- [Task goal]: Arrange the items below as a numbered list, leaving out the blank lines.

- [Excerpted data]:
____________

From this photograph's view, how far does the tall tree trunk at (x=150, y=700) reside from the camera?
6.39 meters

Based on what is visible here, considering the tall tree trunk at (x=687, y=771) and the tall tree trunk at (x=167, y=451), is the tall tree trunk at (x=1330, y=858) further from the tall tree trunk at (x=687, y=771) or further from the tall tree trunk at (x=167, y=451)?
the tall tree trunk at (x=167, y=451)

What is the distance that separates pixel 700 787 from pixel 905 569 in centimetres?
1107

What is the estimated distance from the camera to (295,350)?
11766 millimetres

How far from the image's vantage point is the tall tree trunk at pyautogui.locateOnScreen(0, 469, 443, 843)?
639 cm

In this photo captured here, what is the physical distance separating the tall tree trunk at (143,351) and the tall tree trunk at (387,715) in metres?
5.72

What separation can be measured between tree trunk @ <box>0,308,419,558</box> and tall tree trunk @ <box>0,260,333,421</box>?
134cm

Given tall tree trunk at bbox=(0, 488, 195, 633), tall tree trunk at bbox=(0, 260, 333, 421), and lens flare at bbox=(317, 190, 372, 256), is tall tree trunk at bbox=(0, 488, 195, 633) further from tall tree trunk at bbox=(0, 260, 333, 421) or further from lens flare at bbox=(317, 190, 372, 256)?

____________

- [Result of the exercise]:
1. From this photograph's view, how far does the tall tree trunk at (x=150, y=700) reside from the camera?
2. 6.39 meters
3. Based on what is visible here, considering the tall tree trunk at (x=687, y=771) and the tall tree trunk at (x=167, y=451), is the tall tree trunk at (x=1330, y=858) further from the tall tree trunk at (x=687, y=771) or further from the tall tree trunk at (x=167, y=451)?
4. the tall tree trunk at (x=167, y=451)
5. What is the distance that separates pixel 700 787 from pixel 905 569 in centimetres?
6. 1107
7. What is the estimated distance from the camera to (295,350)?
8. 11766 millimetres
9. How far from the image's vantage point is the tall tree trunk at pyautogui.locateOnScreen(0, 469, 443, 843)?
10. 639 cm
11. In this photo captured here, what is the physical distance separating the tall tree trunk at (143,351) and the tall tree trunk at (387,715) in metres?
12. 5.72
13. What separation can be measured between tree trunk @ <box>0,308,419,558</box> and tall tree trunk @ <box>0,260,333,421</box>?
14. 134cm
15. Given tall tree trunk at bbox=(0, 488, 195, 633), tall tree trunk at bbox=(0, 260, 333, 421), and lens flare at bbox=(317, 190, 372, 256), is tall tree trunk at bbox=(0, 488, 195, 633) further from tall tree trunk at bbox=(0, 260, 333, 421) or further from lens flare at bbox=(317, 190, 372, 256)?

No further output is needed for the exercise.